TORONTO - The thing about composure is it’s more obvious when a guy contends for his national championship, but just as important if he misses a cut or two.
As Adam Hadwin made his unlikely run at last July’s RBC Canadian Open, he impressed the nation with a calmness beyond his 23 years.
His eventual tie for fourth was one of two top-10 finishes on the PGA Tour, seemingly coming attractions for a rare direct jump to the big show.
It didn’t work out that way. Hadwin started the final stage of Q-school solidly, but ballooned to 76-75 in the fourth and fifth rounds before tying for 100th to earn conditional Nationwide Tour status.
Into every career, a little rain must fall and it quickly becomes a hurricane without the same composure it takes to get near the top of the leaderboard, particularly for a young player.
True to form, Hadwin appeared no different last week from the long shot who didn’t realize he wasn’t supposed to contend in PGA Tour events, despite missing the cut at the Nationwide Tour’s season opener in Colombia, where a second round 78 sunk him.
“I’m going to learn more from weeks like (Colombia) than I will from winning. The game, it really did feel pretty good. I hit a lot of good shots. I did a lot of good things, made a lot of good putts that just didn’t fall,” said Hadwin.
“Unfortunately, I had to sign for a 78 the second day, but I took a lot of positives out of the week. I think it’s just more or less one of those weeks, kind of the same thing as Q-school,” he added.
“I wouldn’t say I’m at a point where I’ve been struggling for a while because it’s really only been two events that I haven’t played well. If we were sitting here talking after five or six events, then I might be saying that this is just a time that I’ve got to fight through,” he said.
On the flip side of drawing energy from the positives, Hadwin tries to learn from what went wrong.

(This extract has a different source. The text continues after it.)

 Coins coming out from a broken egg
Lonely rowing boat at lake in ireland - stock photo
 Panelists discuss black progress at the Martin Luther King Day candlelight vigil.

“I performed pretty well for three-and-a-half days at Q-school. It was really just the last two-and-a-half rounds that got me,” he said.
“Then, things just kind of went straight downhill from there. I think it was a combination of things. I think I let my emotions kind of get the best of me at Q-school. Once things started to slide, I wasn’t able to refocus,” said Hadwin, adding that led to complications.

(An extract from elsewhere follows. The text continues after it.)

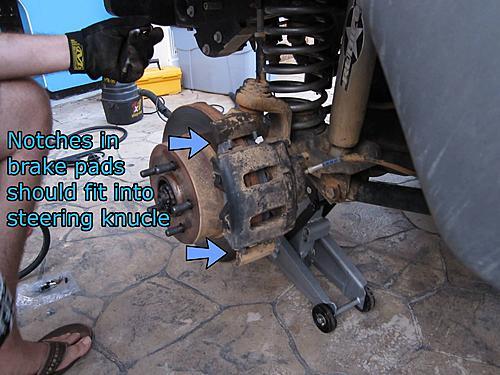 Jeep brake pad change-15_seat_the_caliper.jpg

“I think my mechanics caught up to me a little bit. I didn’t feel the greatest over the golf ball. I hit some shots that I normally don’t hit,” he said. “It’s one of those tough things where success breeds confidence and confidence breeds success. Which one do you have first though?”
This is where composure prevents a possible unravelling and one thing Hadwin has is his success from last year to help keep his confidence going into this week’s Nationwide Tour event in Panama.
“Last summer, I went on an unbelievable run and I was feeling good about my game, but that’s something I build on each event and I kind of knew I was playing well instead of just believing that I was playing well,” he said.
It’s that confidence that also helps him quickly get over a missed cut.
McILROY LOST IT EARLY
It was apparent early that Rory McIlroy did not deserve the No. 1 status in the world in yesterday’s Accenture Match Play Championship final, beginning with the short putt he missed on the first hole or his errant drive into the desert when he should have used an iron as Hunter Mahan did. Despite questionable decisions, he dodged bullets against Mahan, who also didn’t seem sharp until the sixth when he took his first of three straight holes. McIlroy launched a comeback, but it was for naught because of his earlier mistakes ... McIlroy takes another shot at this week’s Honda Classic ... If and when McIlroy does get the No.-1 ranking, it’s hard to go along with Johnny Miller who says he will own top spot for a long time. There’s just too much depth for that to happen ... Mahan is the first American to win this tournament in the past four years and the seventh consecutive U.S. player to win on tour this year ... In the shadow of McIlroy’s quest for the top ranking in the world, Mahan jumps from 22nd to ninth, a personal best.
There are two kinds of fans. Golf fans and Tiger Woods fans. The multitudes in the latter group lost interest in the Accenture Match Play Championship when their man lost in the second round. Golf fans revelled in the implications for No. 1 ... Woods says he can fix his putting problems in a day, but why has he been struggling with the putter all season? Last week, Woods was fourth on tour in driving accuracy and eighth in greens in regulation, but in strokes gained while putting he was 180th. His three-putt avoidance left him 174th ... Another interesting Woods statistic is his final-round performance. He was seventh on tour last week in overall scoring average at 69.68, but he final-round scoring average was 75, which left him 153rd.